Author:Anthony
In our statistical inference class, I want to use simulation to investigate the exponential distribution in R and use inference to analyze the ToothGrowth data in the R datasets package.
Next i’m going to analyze the ToothGrowth data in the R datasets package.
library(ggplot2)
ToothGrowth<-ToothGrowth
ToothGrowth$dose<-as.factor(ToothGrowth$dose)
summary(ToothGrowth)
## len supp dose
## Min. : 4.2 OJ:30 0.5:20
## 1st Qu.:13.1 VC:30 1 :20
## Median :19.2 2 :20
## Mean :18.8
## 3rd Qu.:25.3
## Max. :33.9
ggplot(aes(dose,len,fill=supp),data=ToothGrowth)+facet_grid(.~supp)+geom_boxplot()
We can easily find out that orange juice(OJ) seems more efficient to teeth length when the dose level is low(0.5 and 1 mg). In addition, orange juice and ascorbic acid seems roughly equal effective when the dose level is 2 mg.

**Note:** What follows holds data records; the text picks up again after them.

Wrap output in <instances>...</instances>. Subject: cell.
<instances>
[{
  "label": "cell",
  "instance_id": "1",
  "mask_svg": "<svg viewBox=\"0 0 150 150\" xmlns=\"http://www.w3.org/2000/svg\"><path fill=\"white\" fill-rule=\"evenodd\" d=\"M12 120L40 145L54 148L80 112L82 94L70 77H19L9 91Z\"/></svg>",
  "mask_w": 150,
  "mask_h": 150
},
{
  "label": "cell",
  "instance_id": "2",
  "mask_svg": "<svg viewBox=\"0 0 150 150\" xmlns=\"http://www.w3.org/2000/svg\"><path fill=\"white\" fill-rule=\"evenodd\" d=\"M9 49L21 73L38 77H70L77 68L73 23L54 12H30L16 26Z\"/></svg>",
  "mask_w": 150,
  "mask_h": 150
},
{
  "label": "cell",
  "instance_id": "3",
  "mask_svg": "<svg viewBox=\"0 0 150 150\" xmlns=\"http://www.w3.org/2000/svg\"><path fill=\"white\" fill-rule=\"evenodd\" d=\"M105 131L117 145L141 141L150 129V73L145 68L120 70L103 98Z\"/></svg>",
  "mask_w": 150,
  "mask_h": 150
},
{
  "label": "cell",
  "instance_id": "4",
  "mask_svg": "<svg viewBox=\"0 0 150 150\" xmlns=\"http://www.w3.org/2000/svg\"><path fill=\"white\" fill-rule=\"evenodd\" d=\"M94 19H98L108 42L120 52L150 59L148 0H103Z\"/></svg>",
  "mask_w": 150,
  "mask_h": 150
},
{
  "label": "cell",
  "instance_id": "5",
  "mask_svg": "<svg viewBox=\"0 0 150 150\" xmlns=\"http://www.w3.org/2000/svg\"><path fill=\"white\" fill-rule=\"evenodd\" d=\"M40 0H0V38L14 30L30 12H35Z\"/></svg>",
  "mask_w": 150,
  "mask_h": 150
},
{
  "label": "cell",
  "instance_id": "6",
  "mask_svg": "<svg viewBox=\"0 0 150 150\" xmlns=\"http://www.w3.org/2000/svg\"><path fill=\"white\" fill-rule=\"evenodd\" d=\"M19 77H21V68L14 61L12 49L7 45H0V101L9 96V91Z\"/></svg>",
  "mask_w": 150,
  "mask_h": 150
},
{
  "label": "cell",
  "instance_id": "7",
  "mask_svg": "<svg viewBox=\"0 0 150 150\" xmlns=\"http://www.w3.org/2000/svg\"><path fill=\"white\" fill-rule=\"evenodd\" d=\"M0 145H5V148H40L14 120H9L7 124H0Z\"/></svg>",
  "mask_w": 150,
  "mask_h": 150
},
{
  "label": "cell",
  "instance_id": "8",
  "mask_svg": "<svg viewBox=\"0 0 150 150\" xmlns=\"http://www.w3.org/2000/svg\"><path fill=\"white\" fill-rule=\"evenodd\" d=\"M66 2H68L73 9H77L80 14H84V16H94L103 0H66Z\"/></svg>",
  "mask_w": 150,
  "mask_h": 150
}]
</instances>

suppressPackageStartupMessages(library(dplyr, quietly=TRUE))
tooth<-arrange(ToothGrowth,supp)
OJ<-tooth[1:30,1]
VC<-tooth[31:60,1]
t.test(OJ,VC)
##
## Welch Two Sample t-test
##
## data: OJ and VC
## t = 1.915, df = 55.31, p-value = 0.06063
## alternative hypothesis: true difference in means is not equal to 0
## 95 percent confidence interval:
## -0.171 7.571
## sample estimates:
## mean of x mean of y
## 20.66 16.96
If we set alpha level equal to 0.05(assumption), the p value(0.06063) shows there is actually no significant difference beetween orange juice and ascorbic acid. With respect of OJ and VC, the 95% percent interval is between -0.1710156 and 7.5710156.